Segment Start: TEXT PASSAGE

Test cases for SAGE

Question

Test cases for SAGE

Closed this issue a year ago · 0 comments

Currently, SAGE does not have any tests. Below are some ideas for potential test cases.

Regression tests

Keep the "ground truth" version of the attack graphs (the dot files). Before every merge to main, run the new implementation and compare the AGs to the "ground truth". An example using the scripts from my Research Project repository:

In this test file, AGs are compared with the "ground truth" based on the nodes and edges present (diff-ags.sh) and node stats (stats-nodes-ags.sh), and the episode traces passed to FlexFringe are also compared with the "ground truth".

This would be very useful for PRs related to refactoring and changing minor parts of the code that do not affect the resulting AGs.

The disadvantage, however, is that the "ground truth" files will have to be updated if the AGs change. On the other hand, the graphs can be compared to the latest SAGE version on the main branch.

Sinks in FlexFringe vs sinks in AGs

As mentioned in #14, sinks in AGs can be compared with the sinks in the json files generated by FlexFringe. Here no "ground truth" is necessary as FlexFringe output (the S-PDFA) is taken as the "ground truth".

# All found sinks in 2017 are indeed sinks (after all fixes)
[jegor@arch SAGE-fork]$ sinks_after_2017=$(find after-2017AGs/ -type f -name '*.dot' | xargs grep -F -l "dotted" | xargs gvpr 'N [ $.style == "dotted" || $.style == "filled,dotted" || $.style == "dotted,filled" ] { print(gsub(gsub($.name, "\r"), "\n", " | ")); }' | sort -u | uniq -i)
[jegor@arch SAGE-fork]$ all_sinks_2017=$(jq '.nodes[] | select(.issink==1) | .id' before-2017.txt.ff.finalsinks.json | sort)
[jegor@arch SAGE-fork]$ echo -e "$sinks_after_2017" | wc -l
141
[jegor@arch SAGE-fork]$ comm -12 <(echo -e "$sinks_after_2017" | sed 's/^.*ID: \([0-9-]\+\)$/\1/' | sort) <(echo -e "$all_sinks_2017") | wc -l
141

# All found sinks in 2018 are indeed sinks (after all fixes)
[jegor@arch SAGE-fork]$ sinks_after_2018=$(find after-2018AGs/ -type f -name '*.dot' | xargs grep -F -l "dotted" | xargs gvpr 'N [ $.style == "dotted" || $.style == "filled,dotted" || $.style == "dotted,filled" ] { print(gsub(gsub($.name, "\r"), "\n", " | ")); }' | sort -u | uniq -i)
[jegor@arch SAGE-fork]$ all_sinks_2018=$(jq '.nodes[] | select(.issink==1) | .id' before-2018.txt.ff.finalsinks.json | sort)

Segment End: TEXT PASSAGE

- _COMPLETE THE FOLLOWING_:
[1] Please print the part of the SAGE test-case text from "Sinks in FlexFringe" up to and including "before-2017.txt.ff.finalsinks.json | sort)".
[2] In the SAGE test-case text, which two scripts compare the attack graphs with the "ground truth"?
[3] Using the SAGE test-case text, explain why comparing sinks in FlexFringe with sinks in the attack graphs needs no separate "ground truth".

Segment Start: GIVEN INFORMATION

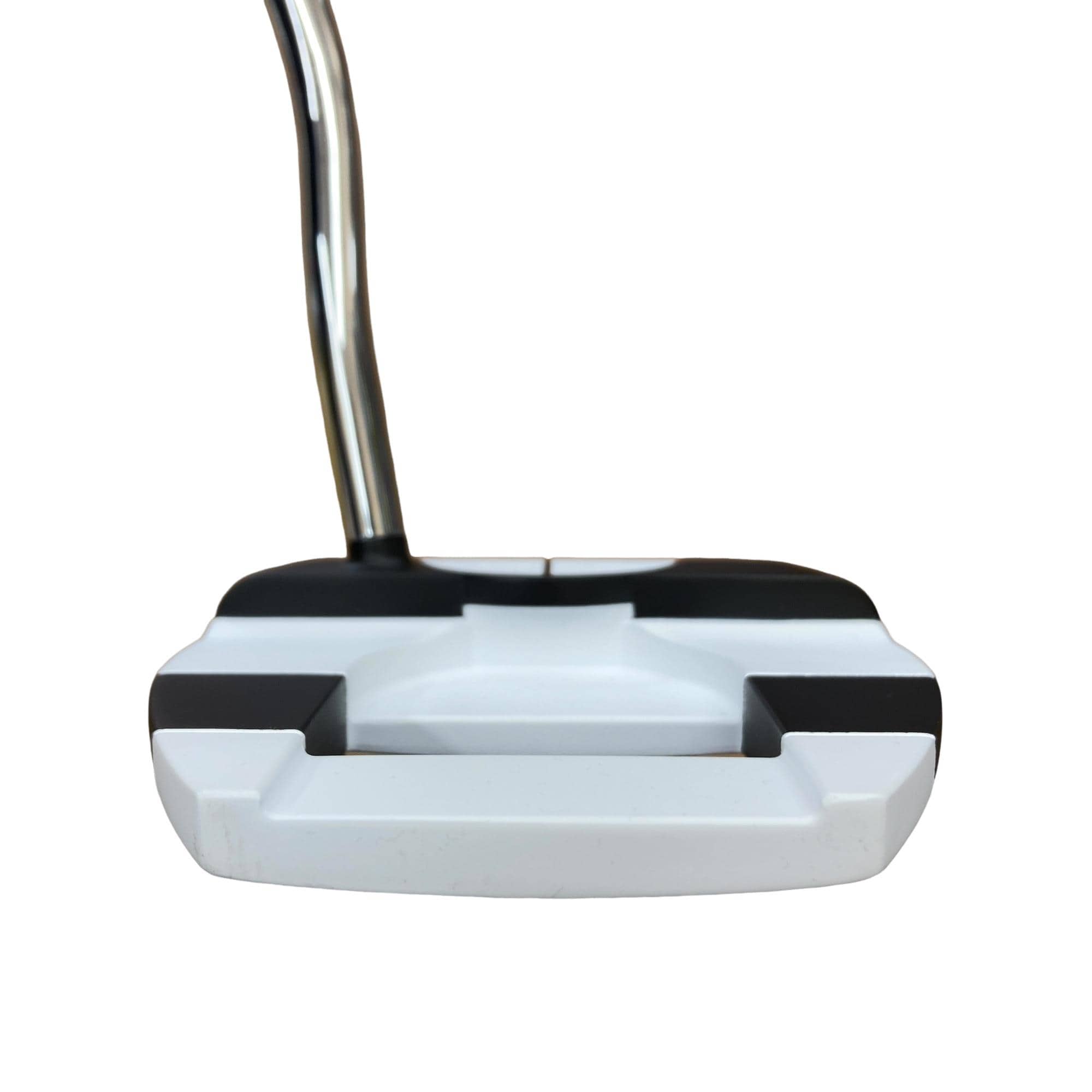 �`���|�c�t�`�k�@�i�`�h�k�a�h�q�c�@�P�^�Q�|�a�`�k�k�@�b�q�t�h�r�d�q�@�R�W�C���`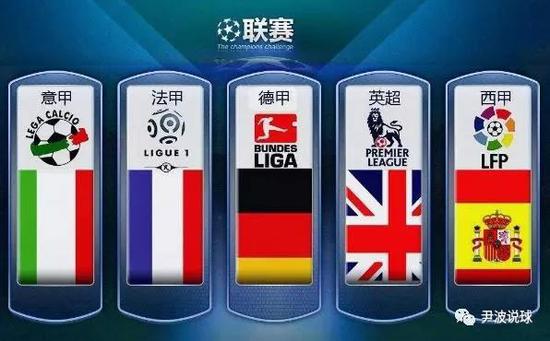 瓦伊斯神勇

Segment End: GIVEN INFORMATION

- _EXERCISE ANSWERS_:
[1]
Sinks in FlexFringe vs sinks in AGs

As mentioned in #14, sinks in AGs can be compared with the sinks in the json files generated by FlexFringe. Here no "ground truth" is necessary as FlexFringe output (the S-PDFA) is taken as the "ground truth".

# All found sinks in 2017 are indeed sinks (after all fixes)
[jegor@arch SAGE-fork]$ sinks_after_2017=$(find after-2017AGs/ -type f -name '*.dot' | xargs grep -F -l "dotted" | xargs gvpr 'N [ $.style == "dotted" || $.style == "filled,dotted" || $.style == "dotted,filled" ] { print(gsub(gsub($.name, "\r"), "\n", " | ")); }' | sort -u | uniq -i)
[jegor@arch SAGE-fork]$ all_sinks_2017=$(jq '.nodes[] | select(.issink==1) | .id' before-2017.txt.ff.finalsinks.json | sort)

[2] diff-ags.sh, which compares nodes and edges, and stats-nodes-ags.sh, which compares node stats.

[3] The FlexFringe output (the S-PDFA) itself serves as the "ground truth." The sinks in the attack graphs are checked against the sinks in the json files that FlexFringe generates, so no additional reference files have to be kept.